| Problem to work on |
Copy every row below word for word, keeping all numbers, brackets, and punctuation unchanged.

| Given entries |
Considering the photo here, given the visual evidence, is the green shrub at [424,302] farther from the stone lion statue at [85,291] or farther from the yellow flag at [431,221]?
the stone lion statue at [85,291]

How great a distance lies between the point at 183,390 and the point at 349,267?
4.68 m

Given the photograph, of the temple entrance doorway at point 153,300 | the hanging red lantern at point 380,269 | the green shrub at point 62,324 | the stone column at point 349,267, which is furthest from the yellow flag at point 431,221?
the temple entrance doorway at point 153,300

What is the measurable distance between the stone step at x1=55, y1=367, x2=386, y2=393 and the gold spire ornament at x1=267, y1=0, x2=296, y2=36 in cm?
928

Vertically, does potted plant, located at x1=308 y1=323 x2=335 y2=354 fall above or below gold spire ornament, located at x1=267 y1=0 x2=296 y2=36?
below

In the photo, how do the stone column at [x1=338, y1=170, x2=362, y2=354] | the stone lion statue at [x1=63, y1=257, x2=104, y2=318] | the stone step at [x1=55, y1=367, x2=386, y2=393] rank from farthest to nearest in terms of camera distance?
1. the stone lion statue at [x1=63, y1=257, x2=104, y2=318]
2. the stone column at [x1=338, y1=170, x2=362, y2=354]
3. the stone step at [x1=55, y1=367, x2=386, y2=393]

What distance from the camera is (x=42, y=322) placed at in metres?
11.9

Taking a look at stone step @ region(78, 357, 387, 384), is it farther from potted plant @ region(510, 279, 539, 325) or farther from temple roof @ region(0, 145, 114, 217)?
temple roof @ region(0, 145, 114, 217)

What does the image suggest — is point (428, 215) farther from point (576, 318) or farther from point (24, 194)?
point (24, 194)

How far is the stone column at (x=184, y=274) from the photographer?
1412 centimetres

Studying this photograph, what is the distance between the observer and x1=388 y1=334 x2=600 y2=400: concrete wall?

| Solved problem |
Considering the photo here, given the visual evidence, is the green shrub at [424,302] farther from the stone lion statue at [85,291] or farther from the yellow flag at [431,221]?
the stone lion statue at [85,291]

How great a distance lies between the point at 183,390 and the point at 349,267?
4.68 m

Given the photograph, of the temple entrance doorway at point 153,300 | the hanging red lantern at point 380,269 | the green shrub at point 62,324 | the stone column at point 349,267, which is furthest from the yellow flag at point 431,221?
the temple entrance doorway at point 153,300

What is the measurable distance between the stone step at x1=55, y1=367, x2=386, y2=393 and the gold spire ornament at x1=267, y1=0, x2=296, y2=36 in cm?
928

Vertically, does potted plant, located at x1=308 y1=323 x2=335 y2=354 fall above or below gold spire ornament, located at x1=267 y1=0 x2=296 y2=36?
below

In the photo, how do the stone column at [x1=338, y1=170, x2=362, y2=354] | the stone lion statue at [x1=63, y1=257, x2=104, y2=318] | the stone step at [x1=55, y1=367, x2=386, y2=393] rank from farthest to nearest in terms of camera distance?
1. the stone lion statue at [x1=63, y1=257, x2=104, y2=318]
2. the stone column at [x1=338, y1=170, x2=362, y2=354]
3. the stone step at [x1=55, y1=367, x2=386, y2=393]

What distance from the camera is (x=42, y=322) placed at in metres?
11.9

Taking a look at stone step @ region(78, 357, 387, 384), is it farther from potted plant @ region(510, 279, 539, 325) or farther from temple roof @ region(0, 145, 114, 217)?
temple roof @ region(0, 145, 114, 217)

What does the image suggest — is point (428, 215) farther from point (576, 318) or farther from point (24, 194)?
point (24, 194)

How far is the stone column at (x=184, y=274) from the photographer?
1412 centimetres

Studying this photograph, what is the distance between the observer and x1=388 y1=334 x2=600 y2=400: concrete wall?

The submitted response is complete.